(Rows from a dataset)
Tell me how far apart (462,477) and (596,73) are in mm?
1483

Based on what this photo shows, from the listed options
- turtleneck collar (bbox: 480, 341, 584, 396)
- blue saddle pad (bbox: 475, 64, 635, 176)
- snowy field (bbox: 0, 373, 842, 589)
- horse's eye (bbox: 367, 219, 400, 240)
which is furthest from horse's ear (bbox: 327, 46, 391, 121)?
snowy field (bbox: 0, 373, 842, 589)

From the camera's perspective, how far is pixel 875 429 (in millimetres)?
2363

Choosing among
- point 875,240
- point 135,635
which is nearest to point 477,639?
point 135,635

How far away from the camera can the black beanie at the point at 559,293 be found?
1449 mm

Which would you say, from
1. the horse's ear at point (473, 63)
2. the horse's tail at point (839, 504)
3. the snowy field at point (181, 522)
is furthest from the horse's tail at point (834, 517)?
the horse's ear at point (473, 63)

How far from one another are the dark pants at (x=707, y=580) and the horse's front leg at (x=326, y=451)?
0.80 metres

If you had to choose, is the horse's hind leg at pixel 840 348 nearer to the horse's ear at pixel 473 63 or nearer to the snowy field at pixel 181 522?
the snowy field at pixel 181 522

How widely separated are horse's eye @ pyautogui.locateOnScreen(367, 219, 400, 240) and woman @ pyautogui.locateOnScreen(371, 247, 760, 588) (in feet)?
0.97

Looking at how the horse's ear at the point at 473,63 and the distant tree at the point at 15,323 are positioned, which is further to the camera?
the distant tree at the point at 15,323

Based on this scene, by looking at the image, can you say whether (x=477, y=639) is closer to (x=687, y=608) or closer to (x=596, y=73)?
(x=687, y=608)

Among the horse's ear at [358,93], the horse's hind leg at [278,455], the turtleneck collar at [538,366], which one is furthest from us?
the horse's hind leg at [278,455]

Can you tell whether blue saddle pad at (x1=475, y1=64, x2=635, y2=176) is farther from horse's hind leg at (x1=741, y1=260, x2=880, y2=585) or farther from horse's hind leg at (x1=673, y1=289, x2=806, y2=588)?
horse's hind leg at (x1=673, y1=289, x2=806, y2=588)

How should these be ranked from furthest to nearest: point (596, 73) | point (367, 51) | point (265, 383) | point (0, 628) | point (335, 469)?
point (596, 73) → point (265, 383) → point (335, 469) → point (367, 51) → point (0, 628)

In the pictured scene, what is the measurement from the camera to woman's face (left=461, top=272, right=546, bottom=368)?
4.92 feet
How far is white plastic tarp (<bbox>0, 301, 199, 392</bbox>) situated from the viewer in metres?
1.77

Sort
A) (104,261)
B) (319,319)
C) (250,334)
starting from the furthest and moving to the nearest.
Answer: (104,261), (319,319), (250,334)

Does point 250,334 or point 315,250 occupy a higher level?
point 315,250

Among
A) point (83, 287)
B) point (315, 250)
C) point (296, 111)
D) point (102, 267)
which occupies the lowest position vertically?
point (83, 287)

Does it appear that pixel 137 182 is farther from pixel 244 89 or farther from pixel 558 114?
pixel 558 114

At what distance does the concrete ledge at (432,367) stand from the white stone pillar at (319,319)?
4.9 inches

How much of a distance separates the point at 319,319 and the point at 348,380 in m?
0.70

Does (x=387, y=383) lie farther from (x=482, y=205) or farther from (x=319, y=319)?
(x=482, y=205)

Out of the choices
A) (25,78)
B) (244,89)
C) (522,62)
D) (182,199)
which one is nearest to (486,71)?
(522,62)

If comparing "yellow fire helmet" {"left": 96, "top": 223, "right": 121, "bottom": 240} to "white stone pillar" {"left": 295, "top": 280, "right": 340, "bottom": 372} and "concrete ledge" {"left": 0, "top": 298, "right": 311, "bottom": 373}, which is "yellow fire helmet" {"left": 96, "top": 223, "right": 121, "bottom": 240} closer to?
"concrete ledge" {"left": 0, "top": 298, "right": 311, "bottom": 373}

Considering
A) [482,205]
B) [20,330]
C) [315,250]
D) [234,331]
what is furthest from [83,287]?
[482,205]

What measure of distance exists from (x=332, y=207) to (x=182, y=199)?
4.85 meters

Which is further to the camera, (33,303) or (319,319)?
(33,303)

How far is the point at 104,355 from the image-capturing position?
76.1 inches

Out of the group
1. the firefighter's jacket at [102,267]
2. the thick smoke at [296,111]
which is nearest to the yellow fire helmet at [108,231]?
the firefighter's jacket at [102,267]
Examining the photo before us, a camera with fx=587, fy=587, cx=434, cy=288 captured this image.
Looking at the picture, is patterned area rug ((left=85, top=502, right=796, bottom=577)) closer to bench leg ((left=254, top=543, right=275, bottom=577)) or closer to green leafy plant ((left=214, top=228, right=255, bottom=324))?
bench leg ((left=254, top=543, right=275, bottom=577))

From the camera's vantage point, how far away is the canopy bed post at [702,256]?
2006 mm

(Challenge) Copy out the rows above verbatim, from the line containing "Based on this" through the line containing "point (596, 73) →", with both of those lines included.

(Result for this task)
Based on this scene, by looking at the image, can you say whether (x=477, y=639) is closer to (x=687, y=608) or closer to (x=596, y=73)?
(x=687, y=608)

Among the horse's ear at [358,93], the horse's hind leg at [278,455], the turtleneck collar at [538,366], which one is furthest from us?
the horse's hind leg at [278,455]

Can you tell whether blue saddle pad at (x1=475, y1=64, x2=635, y2=176) is farther from horse's hind leg at (x1=741, y1=260, x2=880, y2=585) or farther from horse's hind leg at (x1=673, y1=289, x2=806, y2=588)?
horse's hind leg at (x1=673, y1=289, x2=806, y2=588)

How should these be ranked from furthest to nearest: point (596, 73) | point (367, 51) | point (265, 383) | point (0, 628) | point (335, 469)?
point (596, 73) → point (265, 383) → point (335, 469) → point (367, 51) → point (0, 628)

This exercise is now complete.